Blog — 05 July 2012

July 2012 marks my second year abroad living in Thailand. One of the main things I’ve noticed while living here is how Thai history, culture and tradition has been woven into most daily activities in one form or another, making Thailand truly unique. During the past two years I’ve also seen some interesting things, learned some interesting facts, and picked up some handy bits of information along the way. When most people think of Thailand a few general ideas usually come to mind such as great beaches, great food, nice people and most things being pretty inexpensive. Yes, all true, but there is so much more. I thought I’d share some of what I’ve picked up, both known and not so well known, that I find interesting about “The Land of Smiles.”
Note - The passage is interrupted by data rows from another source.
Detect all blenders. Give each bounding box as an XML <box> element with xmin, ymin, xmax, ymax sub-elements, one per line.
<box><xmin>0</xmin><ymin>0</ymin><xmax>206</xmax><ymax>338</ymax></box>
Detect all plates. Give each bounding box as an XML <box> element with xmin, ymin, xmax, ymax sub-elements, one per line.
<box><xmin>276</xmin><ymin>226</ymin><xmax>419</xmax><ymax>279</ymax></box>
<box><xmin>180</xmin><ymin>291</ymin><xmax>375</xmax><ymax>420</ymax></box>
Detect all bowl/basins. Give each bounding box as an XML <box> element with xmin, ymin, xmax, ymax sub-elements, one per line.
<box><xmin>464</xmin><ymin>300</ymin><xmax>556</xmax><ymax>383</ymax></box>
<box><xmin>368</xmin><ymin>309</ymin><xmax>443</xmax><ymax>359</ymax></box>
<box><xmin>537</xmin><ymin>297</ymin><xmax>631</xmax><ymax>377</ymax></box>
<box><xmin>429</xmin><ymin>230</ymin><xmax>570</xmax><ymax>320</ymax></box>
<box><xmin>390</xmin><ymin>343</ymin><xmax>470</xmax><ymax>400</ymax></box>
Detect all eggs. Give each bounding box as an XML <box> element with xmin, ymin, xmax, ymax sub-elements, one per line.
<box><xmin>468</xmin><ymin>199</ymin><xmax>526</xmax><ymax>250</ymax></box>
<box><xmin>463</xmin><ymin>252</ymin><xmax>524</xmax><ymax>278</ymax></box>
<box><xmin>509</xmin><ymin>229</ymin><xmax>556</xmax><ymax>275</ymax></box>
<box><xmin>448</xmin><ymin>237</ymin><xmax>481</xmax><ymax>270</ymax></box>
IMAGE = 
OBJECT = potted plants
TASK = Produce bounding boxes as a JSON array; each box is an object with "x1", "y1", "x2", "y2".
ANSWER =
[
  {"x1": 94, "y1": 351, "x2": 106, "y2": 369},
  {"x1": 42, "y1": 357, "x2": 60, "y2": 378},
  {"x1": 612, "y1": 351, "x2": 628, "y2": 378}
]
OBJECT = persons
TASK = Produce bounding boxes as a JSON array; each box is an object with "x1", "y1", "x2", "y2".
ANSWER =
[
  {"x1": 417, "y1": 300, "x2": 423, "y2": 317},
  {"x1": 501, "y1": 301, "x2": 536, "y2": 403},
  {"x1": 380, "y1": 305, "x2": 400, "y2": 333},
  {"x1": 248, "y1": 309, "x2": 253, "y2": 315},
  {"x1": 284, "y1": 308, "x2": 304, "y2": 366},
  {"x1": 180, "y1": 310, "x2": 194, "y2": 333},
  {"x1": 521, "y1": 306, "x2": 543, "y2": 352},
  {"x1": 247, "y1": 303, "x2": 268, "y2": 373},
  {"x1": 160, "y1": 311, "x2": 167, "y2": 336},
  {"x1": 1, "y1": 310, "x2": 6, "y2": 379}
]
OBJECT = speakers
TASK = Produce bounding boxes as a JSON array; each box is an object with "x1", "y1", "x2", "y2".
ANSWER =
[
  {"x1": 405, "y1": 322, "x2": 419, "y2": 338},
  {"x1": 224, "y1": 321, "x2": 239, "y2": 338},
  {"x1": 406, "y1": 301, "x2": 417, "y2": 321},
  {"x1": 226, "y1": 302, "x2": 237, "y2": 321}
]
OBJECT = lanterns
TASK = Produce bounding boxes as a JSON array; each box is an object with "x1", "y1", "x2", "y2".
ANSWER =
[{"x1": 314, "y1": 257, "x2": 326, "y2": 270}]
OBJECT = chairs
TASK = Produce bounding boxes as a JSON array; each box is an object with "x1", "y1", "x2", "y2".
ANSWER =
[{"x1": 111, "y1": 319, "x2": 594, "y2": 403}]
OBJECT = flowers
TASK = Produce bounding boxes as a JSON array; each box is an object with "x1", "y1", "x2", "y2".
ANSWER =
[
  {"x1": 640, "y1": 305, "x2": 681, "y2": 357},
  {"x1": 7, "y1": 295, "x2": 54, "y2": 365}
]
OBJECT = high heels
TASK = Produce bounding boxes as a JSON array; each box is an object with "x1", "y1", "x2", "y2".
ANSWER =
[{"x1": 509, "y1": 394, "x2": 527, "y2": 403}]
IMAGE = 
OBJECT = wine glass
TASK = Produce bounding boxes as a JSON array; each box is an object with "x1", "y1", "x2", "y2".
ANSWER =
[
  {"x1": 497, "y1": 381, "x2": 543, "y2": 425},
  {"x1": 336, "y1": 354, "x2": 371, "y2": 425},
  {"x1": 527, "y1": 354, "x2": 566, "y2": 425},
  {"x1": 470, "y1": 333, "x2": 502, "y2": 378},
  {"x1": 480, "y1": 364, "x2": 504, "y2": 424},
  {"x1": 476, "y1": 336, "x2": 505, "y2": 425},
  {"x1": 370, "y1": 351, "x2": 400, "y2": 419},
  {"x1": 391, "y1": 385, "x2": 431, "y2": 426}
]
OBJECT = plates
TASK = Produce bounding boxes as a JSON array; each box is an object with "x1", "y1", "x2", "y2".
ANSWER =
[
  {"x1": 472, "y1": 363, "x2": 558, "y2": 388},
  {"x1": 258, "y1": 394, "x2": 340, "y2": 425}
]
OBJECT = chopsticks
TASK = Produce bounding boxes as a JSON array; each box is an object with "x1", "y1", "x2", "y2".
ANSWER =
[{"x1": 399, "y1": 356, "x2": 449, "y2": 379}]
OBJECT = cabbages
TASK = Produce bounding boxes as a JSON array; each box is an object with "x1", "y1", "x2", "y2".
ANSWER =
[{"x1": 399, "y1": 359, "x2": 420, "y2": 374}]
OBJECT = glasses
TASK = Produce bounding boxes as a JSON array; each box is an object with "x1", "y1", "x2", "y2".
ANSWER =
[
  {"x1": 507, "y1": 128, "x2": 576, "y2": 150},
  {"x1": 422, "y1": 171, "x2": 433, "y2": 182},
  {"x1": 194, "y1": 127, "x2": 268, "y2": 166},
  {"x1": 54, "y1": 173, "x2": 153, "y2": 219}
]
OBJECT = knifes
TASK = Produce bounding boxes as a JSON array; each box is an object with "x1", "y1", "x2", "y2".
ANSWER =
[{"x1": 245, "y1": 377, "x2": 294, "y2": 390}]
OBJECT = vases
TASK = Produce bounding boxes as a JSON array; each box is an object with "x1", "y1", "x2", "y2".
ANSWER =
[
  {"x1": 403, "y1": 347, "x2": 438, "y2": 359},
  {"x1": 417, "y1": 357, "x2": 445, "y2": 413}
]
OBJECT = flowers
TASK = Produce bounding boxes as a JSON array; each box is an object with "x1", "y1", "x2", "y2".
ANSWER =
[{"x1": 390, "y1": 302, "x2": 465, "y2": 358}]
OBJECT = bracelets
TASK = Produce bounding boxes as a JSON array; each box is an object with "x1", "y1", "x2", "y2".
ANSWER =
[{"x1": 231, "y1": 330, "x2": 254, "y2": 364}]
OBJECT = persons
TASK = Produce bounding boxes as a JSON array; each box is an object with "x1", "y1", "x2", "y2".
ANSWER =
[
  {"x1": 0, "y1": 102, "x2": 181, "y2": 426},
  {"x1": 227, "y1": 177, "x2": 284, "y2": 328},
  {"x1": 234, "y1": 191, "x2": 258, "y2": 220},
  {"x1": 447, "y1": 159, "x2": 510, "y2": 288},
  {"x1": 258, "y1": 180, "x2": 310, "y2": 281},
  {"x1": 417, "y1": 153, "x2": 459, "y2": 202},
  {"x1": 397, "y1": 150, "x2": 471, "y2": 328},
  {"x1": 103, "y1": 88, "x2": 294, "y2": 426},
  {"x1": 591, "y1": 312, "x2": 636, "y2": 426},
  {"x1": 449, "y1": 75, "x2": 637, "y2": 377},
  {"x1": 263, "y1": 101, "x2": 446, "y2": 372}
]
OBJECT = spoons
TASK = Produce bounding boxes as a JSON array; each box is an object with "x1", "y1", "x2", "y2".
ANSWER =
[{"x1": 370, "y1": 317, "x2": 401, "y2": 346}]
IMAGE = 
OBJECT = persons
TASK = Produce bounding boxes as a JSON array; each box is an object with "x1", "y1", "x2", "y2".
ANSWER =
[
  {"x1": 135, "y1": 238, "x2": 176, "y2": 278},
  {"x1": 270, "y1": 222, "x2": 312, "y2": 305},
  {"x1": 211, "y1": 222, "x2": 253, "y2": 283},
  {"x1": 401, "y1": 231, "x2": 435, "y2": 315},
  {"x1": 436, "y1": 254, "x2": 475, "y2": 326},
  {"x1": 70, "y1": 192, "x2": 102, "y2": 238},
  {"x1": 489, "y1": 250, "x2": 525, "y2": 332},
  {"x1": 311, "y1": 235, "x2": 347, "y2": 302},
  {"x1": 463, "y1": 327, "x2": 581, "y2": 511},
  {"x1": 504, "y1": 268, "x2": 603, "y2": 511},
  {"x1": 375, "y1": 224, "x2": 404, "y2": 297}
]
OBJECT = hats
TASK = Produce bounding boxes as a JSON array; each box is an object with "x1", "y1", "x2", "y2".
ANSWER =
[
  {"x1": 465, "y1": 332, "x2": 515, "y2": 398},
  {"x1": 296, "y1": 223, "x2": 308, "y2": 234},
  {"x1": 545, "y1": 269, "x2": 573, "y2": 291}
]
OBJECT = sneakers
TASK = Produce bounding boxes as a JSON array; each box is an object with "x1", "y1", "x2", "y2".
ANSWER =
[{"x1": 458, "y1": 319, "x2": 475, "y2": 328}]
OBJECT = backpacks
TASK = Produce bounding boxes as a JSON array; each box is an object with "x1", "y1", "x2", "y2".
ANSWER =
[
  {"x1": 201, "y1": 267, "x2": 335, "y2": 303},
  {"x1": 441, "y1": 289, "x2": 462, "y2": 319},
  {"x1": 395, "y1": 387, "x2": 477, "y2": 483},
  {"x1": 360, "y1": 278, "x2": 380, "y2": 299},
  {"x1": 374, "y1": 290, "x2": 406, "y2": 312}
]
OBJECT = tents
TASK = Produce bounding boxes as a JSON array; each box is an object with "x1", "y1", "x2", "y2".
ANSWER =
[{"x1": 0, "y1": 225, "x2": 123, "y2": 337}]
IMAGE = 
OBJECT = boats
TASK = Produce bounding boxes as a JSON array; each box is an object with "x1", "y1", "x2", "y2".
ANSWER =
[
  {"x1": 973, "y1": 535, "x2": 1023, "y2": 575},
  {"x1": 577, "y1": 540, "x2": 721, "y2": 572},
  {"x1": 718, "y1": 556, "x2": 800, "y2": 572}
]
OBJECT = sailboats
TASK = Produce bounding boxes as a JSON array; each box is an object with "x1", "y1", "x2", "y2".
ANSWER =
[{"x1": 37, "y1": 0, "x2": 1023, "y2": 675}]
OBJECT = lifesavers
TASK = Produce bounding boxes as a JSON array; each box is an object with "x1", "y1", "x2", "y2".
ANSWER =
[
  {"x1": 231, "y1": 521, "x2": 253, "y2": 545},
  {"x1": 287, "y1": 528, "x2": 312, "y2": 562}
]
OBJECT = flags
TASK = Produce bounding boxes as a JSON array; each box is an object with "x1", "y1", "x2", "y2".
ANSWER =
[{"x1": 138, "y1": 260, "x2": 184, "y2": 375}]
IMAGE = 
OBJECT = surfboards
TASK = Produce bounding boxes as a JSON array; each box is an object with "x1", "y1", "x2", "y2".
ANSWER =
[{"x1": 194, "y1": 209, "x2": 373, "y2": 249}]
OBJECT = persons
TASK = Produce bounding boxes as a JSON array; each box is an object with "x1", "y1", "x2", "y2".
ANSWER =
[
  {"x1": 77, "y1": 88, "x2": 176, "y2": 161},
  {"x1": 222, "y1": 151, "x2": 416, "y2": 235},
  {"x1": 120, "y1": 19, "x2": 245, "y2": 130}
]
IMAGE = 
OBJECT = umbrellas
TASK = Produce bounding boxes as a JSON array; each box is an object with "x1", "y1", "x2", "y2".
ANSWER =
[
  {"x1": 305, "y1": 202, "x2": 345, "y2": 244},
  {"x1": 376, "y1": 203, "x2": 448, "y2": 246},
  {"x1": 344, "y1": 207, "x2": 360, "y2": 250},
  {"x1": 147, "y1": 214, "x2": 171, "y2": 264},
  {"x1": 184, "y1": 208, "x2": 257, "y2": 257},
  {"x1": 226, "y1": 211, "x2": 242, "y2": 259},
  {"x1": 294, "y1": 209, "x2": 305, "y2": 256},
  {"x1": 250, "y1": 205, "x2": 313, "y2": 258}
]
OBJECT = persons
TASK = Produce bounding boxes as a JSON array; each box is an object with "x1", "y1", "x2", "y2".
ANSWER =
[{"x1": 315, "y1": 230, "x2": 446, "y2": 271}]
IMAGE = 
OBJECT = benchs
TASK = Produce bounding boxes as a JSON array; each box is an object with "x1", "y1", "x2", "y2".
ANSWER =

1. The Thai anthem is played every morning and evening and it’s required that you stop what you’re doing and stand as it plays over speakers.

2. The ceremonial name for Bangkok holds the Guinness Record as the longest name for a place. It is “Krung Thep Mahanakhon Amon Rattanakosin Mahinthara Yuthaya Mahadilok Phop Noppharat Ratchathani Burirom Udomratchaniwet Mahasathan Amon Piman Awatan Sathit Sakkathattiya Witsanukam Prasit.”

Translated it means “City of Angels, Great City of Immortals, Magnificent City of the Nine Gems, Seat of the King, City of Royal Palaces, Home of Gods Incarnate, Erected by Visvakarman at Indra’s Behest.” Bangkok is the short version.

3. An estimated 300,000 stray dogs , called soi dogs, roam the streets of Bangkok.

4. Riding in the back of a truck or on the roof is not illegal.

5. There are 6,480 7-11’s in Thailand.

6. All kids in Thailand wear uniforms to school.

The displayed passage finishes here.